From the Boston Globe (emphases mine):

"We can't be briefed on every little thing that they are doing," Hoekstra said. "But in this case, there was at least one major -- what I consider significant activity that we have not been briefed on. I want to set the standard there that it is not optional for this president or any president or people in the executive community not to keep the intelligence committees fully informed of what they are doing," he said on "Fox News Sunday."

"At least one major"?

Don said...

EmptyWheel has a much better take, methinks...

One question: Will any of the BushBotBloggers take any shots at Hoekster for revealing, on TV, the existence of 1 or more super-duper Top Secret programs? I didn't think so, either...

LeeB said...

Is anyone else besides me bothered by the use of the word "oversight," as it has come to be applied these past few bu$h-mad years?
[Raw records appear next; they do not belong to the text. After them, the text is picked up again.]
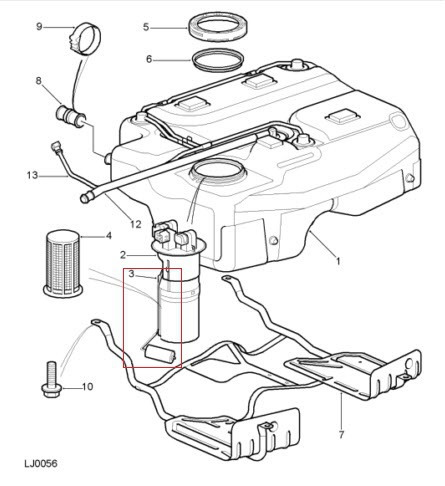 9
5
6
8
13
12
4
2
3
1
10
7
LJ0056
It appears to me they are now spinning it to mean oh-yeah-somebody-dropped-by-and-announced-they-decided-to [fill in atrocity du jour here]. . .

I always thought real oversight went a bit deeper than that: like, first, Congress sets a hearing, then y'gotta report or be subpoenaed; and then y'gotta tell what y'know; and then y'gotta see if yer bright idea is APPROVED; but, if the congresscritters say, "whoa!" then y'gotta stop, fer cryin' out loud.

This gaggle of GOPpers are just a bunch of dummies (i.e., co-conspirators). They sit there and ask questions (when they bother at all), which may or may not be answered, then they say, okay, yeah, we wuz told . . . yeah, we know he's breaking the law, but yeah, we wuz told . . .

Incredible. They call that oversight?! "Rubber-stampers" is exactly the correct description.

"When they call the roll in the Senate, the Senators do not know whether to answer 'Present' or 'Not guilty.'" - Theodore Roosevelt

lukery said...

don: "I'm assuming that this is straight-up and not some Repub disinfo play"
i suspect it isnt straight up, but also not pure disinfo. I'm with EW, there's a serious turf battle going on.

LeeB - i'll have a detailed explanation of the process in the interview with sibel. oversight, indeed.